As you walk through Jitish Kallat’s mid-career retrospective Here After Here , currently on view at the National Gallery of Modern Art (NGMA), New Delhi, you pass by some bamboo poles tied together with ropes resting against a wall. You are almost a little offended that someone left scaffolding material inside an exhibition till you notice the wall text which informs you that ‘Circa’ (2011) is a carefully assembled sculpture made out of pigmented resin. You look closer and begin to see the details of the animals that have been carved onto the poles. You are not sure whether they are eating each other or nuzzling but they look like they are going about their daily business as the poles stand by as a marker of a temporary phase. ‘Circa’ manages to convert every space that it has ever been installed in — whether it is the majestic halls of the Dr Bhau Daji Lad Museum, Mumbai, or the corridor of NGMA — into a work in progress. It acts as an intervention, making you stop and reconsider your perception of the world around you.

It is a similar principle that is at work when Kallat presents us with the image of a roti as the waxing and waning moon. But his insistence on the connection between the celestial body and our daily bread doesn’t always lead to interesting results. ‘Epilogue’ (2010-11), for instance, is a sequence of photographs depicting 22,889 rotis as phases of the moon, each moon-roti representing a day in Kallat’s father’s 62-year lifespan. While the sentimentality associated with the work has some impact, visually you are left standing before a series of particularly flat computer-generated images devoid of any possibility of engagement.
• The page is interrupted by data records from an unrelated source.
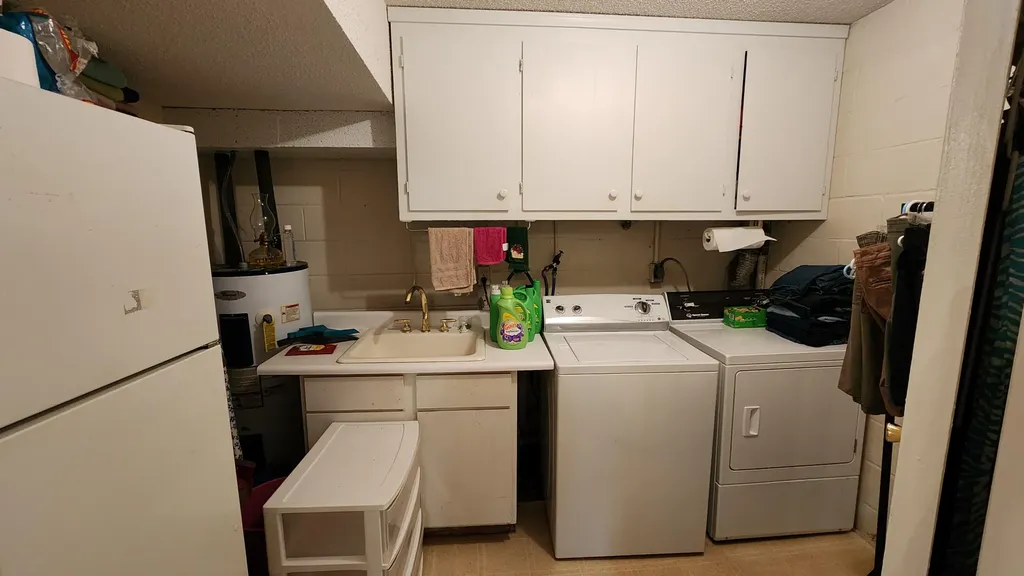 55 Lakeview Drive Albany KY 42602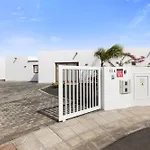 Altos Anisa 13a By Escape 普拉亚布兰卡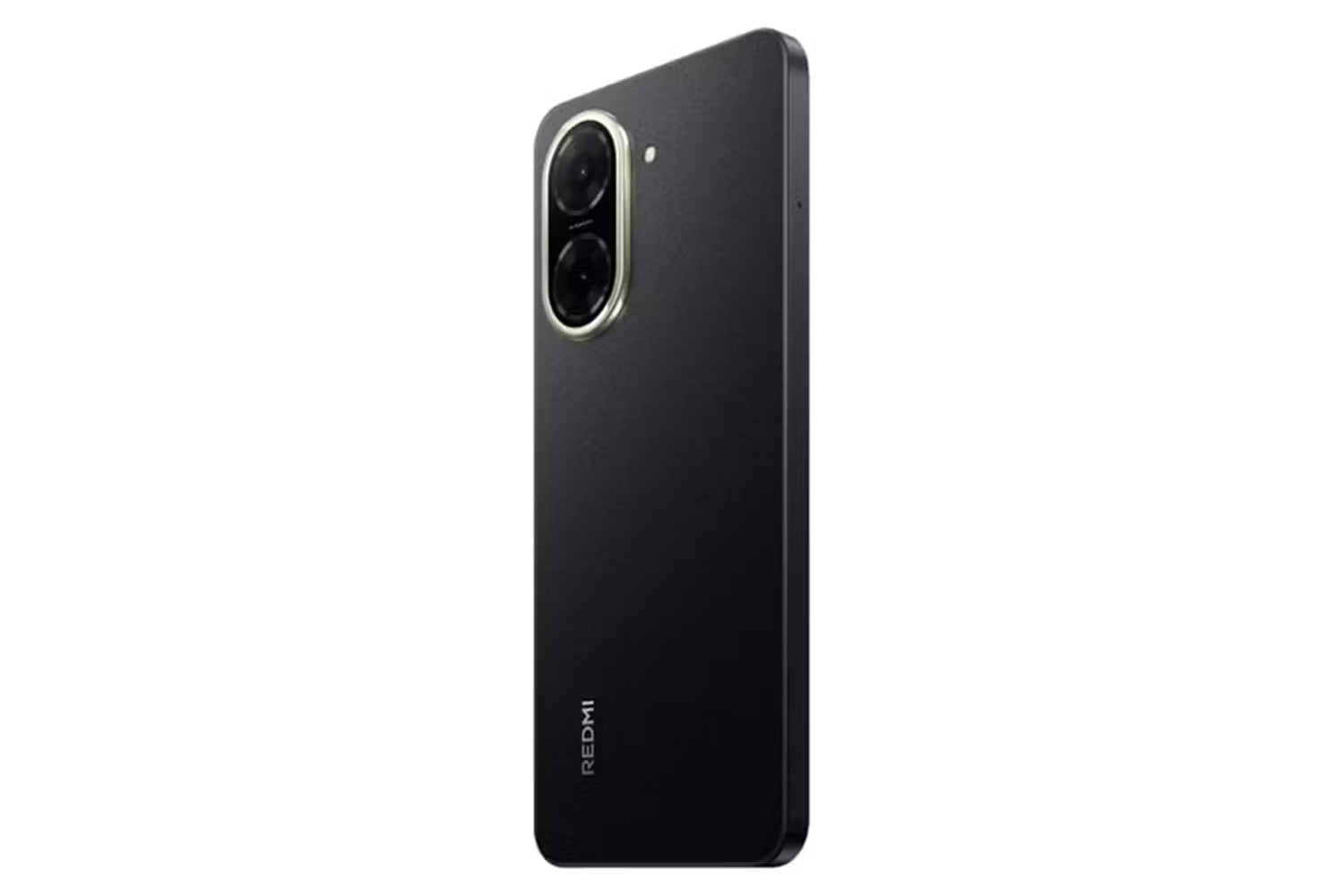 Xiaomi Redmi A5 | 3GB | 64GB | 4G | Midnight Black-4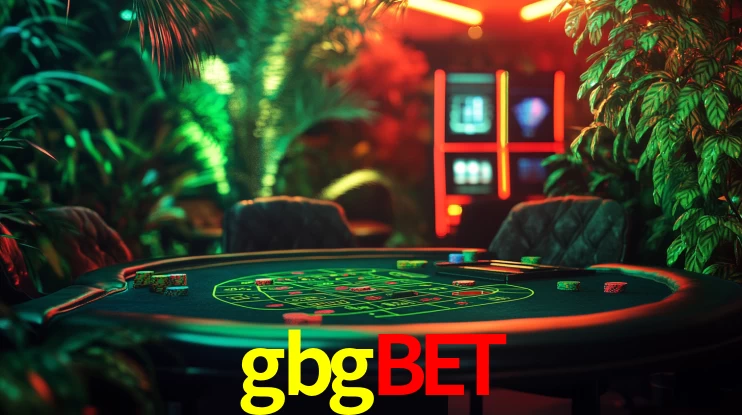 VIP Casino gbgbet
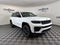 2027 Jeep Grand Cherokee GRAND CHEROKEE L LAREDO ALTITUDE 4X4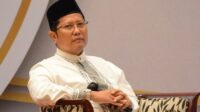 cerita-kh-cholil-nafis-2-jam-diinterogasi-imigrasi-singapura-garagara-nama-muhammad-uqs MUI Sepakat dengan Peraturan Pemerintah tentang Aborsi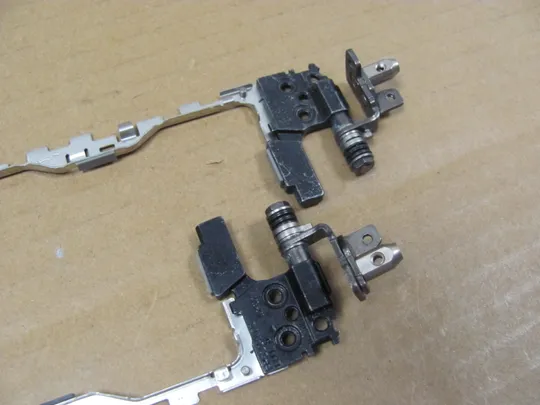 786-3  кріплення матриці з петлями  AM1DB000310 для Lenovo Thinkpad P53 оригінал Продаж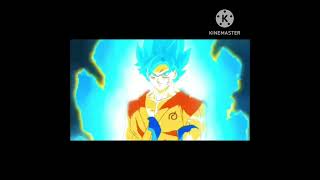 goku the myth the legend who bring anime to india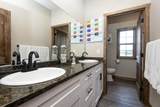 10747 Lawrence 1162 - Photo 21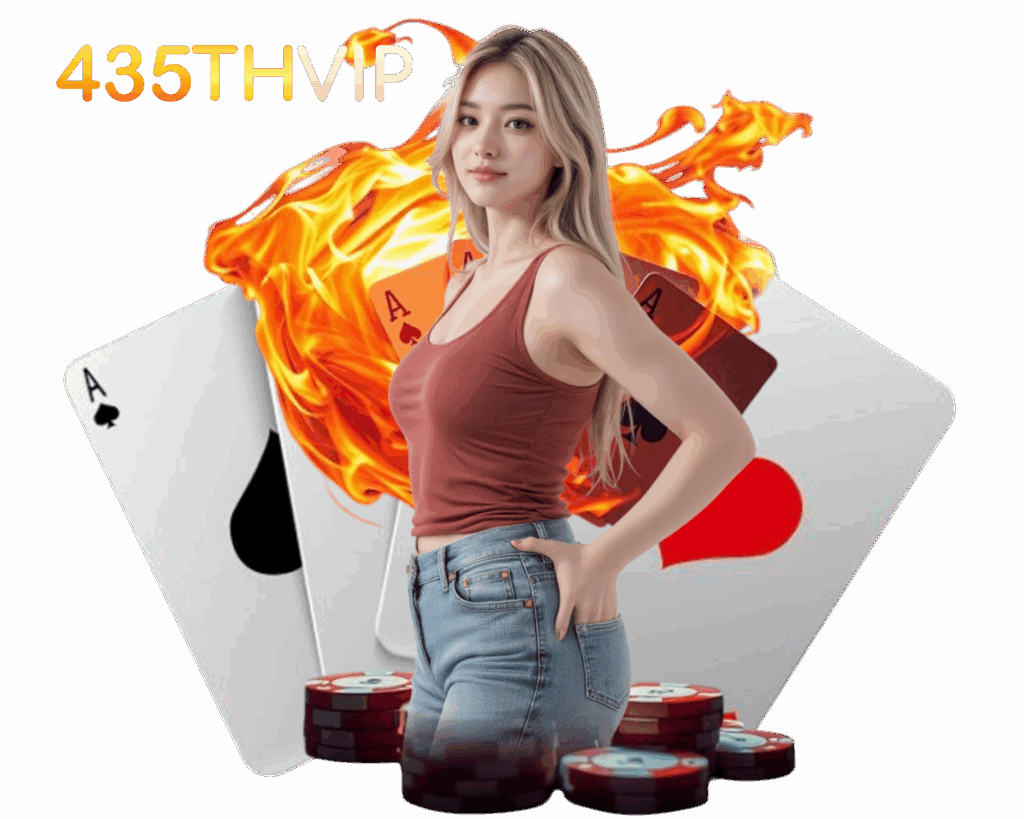 THVIP เครดิตฟรี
On the other hand, ‘365 Lives’ (2007), a series of photographic prints depicting 365 bumps, dents and scratches on cars, is operatic in its feel. A part of the work is installed in a corridor at the NGMA, and going through it feels like swimming in a colour field till your eyes begin zeroing in on the dents and scratches. None of these scars is big enough to be a cause for concern and instead appears as an ode to the daily mishaps that all city-dwellers endure.

Kallat is one of the most prominent contemporary artists in India. He has had several international solo exhibitions, including a recent one at the Philadelphia Museum of Art, and was the curator of the 2014 Kochi-Muziris Biennale. The exhibition at NGMA, curated by Catherine David, showcases more than a 100 works from a career spanning 25 years. It offers the viewer a glimpse into the wide range of media that the 43-year-old has straddled and some of his recurrent concerns as an artist. The effect the city of Mumbai has on its inhabitants is one such enduring concern in Kallat’s oeuvre. While he has created several grand works revolving around the city, only a few offer a new perspective on the over-represented megalopolis. One such powerful work is ‘Ecto’ (2005), a sculpture made of black lead that depicts a naked boy holding the spout of a kettle to his mouth. He strikes a pose that is at once innocent and menacing. One moment he deserves our sympathy for the thirst he tries to quench and the next he stirs up horror as his act resembles a sexual one. In material terms too, the smoothness of the black lead appears inviting to one’s touch but at the same time the prospect of being smeared on feels repulsive, making the seemingly simple sculpture enigmatic in form and content.

Apart from urbanisation and the relation between the cosmos and the everyday, Kallat has also looked towards history as a source of inspiration. In his intervention ‘Public Notice 3’ (2010), he spelled out a speech by Swami Vivekananda using LED lights on the risers of the grand staircase at the Art Institute of Chicago. The speech was Vivekananda’s plea against fundamentalism and bigotry to the 1893 World Parliament of Religions in Chicago, and the colours of the LED lights were the ones US Homeland Security uses as codes to denote levels of threat. While the work feels all the more relevant today, at the NGMA it finds representation only as a photograph of the initial installation.

One work that suffers because of its installation is ‘Covering Letter’ (2012), another plea against violence. The work consists of a dark space where a letter written by Mahatma Gandhi to Hitler on the eve of World War II is projected on cascading fog. At the India Art Fair 2013, it was displayed in a passage, making it necessary that you walk through it. And as you did so you experienced the anxiety of walking in darkness with strangers and wondering if the vapour will have any effect on you. The work is one of Kallat’s masterpieces because of the simplicity with which he manages to remind us of the horror of gas chambers. At the NGMA, ‘Covering Letter’ gets monumentalised in a large space, making it easier to read the text, but if you cross the fog you end up in a store room.

Here After Here reminds us that though Kallat’s oeuvre consists of several production-intensive, lofty works, it is his sleight-of-hand interventions, often playfully tucked in corridors, that leave a lasting impression.